Differently from apparently similar issues, I am not performing Transfer Learning, I am not using Dropout layers and I am not doing batch normalisation.
Describe the expected behavior
After training a LSTM Sequential model for univariate time series prediction on the training set in the format of tf.data.Dataset, the evaluation with model.evaluate(test_set), where test_set is a tf.data.Dataset structure, is expected to give the same result of tf.keras.losses.MSE(y, y_hat) where y is the ground truth and y_hat are the values returned by model.predict(test_set)
Standalone code to reproduce the issue
import tensorflow as tf
import numpy as np
import datetime
from pandas_datareader import data;
from sklearn.model_selection import train_test_split
#get data
everSince = datetime.date(1980, 1, 1)
today = datetime.date(2020, 11, 16)
df = data.get_data_yahoo("CORN", start=everSince,
end=today);
# extract only 'Close' column
df_close = df[['Close']]
#Convert to TFDataset
WINDOW_SIZE = 10
dataset = tf.data.Dataset.from_tensor_slices((df_close.values))
d = dataset.window(WINDOW_SIZE, shift=1, drop_remainder=True)
d2 = d.flat_map(lambda window: window.batch(WINDOW_SIZE))
len_ds = 0
for item in d2:
len_ds +=1
d3 = d2.map(lambda window: (window[:-1], window[-1:]))
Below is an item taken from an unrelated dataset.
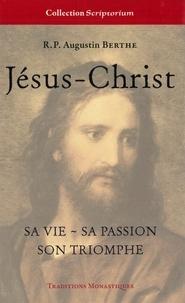 Jésus-Christ, sa vie, sa passion, son triomphe.pdf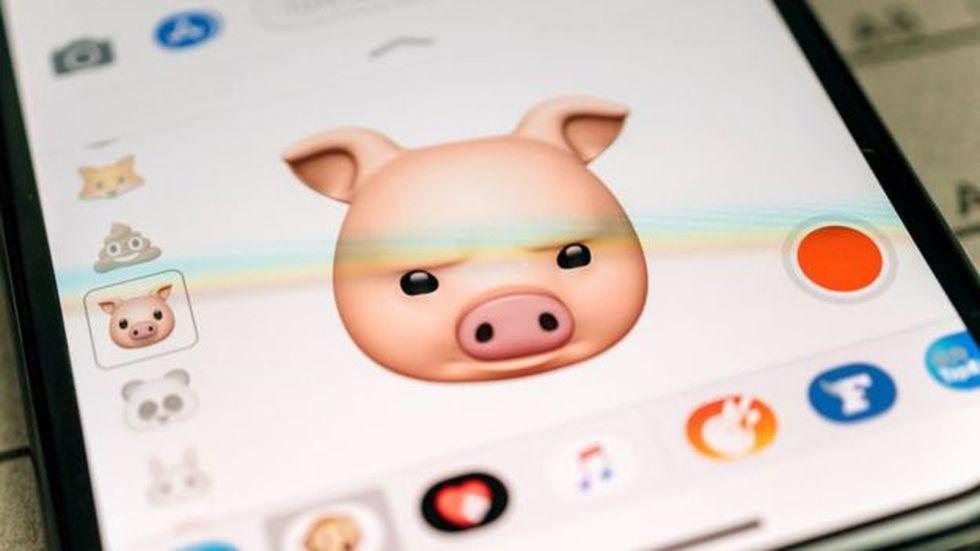 """Los """"animojis"""" fueron una de las grandes novedades del iPhone X de Apple. (Foto: Getty)"""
d_shuffled = d3.shuffle(buffer_size=len_ds, reshuffle_each_iteration=False)
#Split train/val/test
y_targets = np.array([ target.numpy() for _, target in iter(d_shuffled) ])
X_indices = np.arange(len(y_targets))
y_targets = y_targets.reshape((-1,))
#stratify array-like, default=None If not None, data is split in a stratified
#fashion, using this as the class labels.
X_train_indices, X_val_indices, y_train_targets, y_val_targets = train_test_split(
X_indices, y_targets, test_size=0.15, stratify=None, random_state=53)
X_test_indices, X_val_indices, y_test_targets, y_val_targets = train_test_split(
X_val_indices, y_val_targets, test_size=0.5, stratify=None, random_state=53)
def get_selected_dataset(ds, X_indices_np):
# Make a tensor of type tf.int64 to match the one by Dataset.enumerate().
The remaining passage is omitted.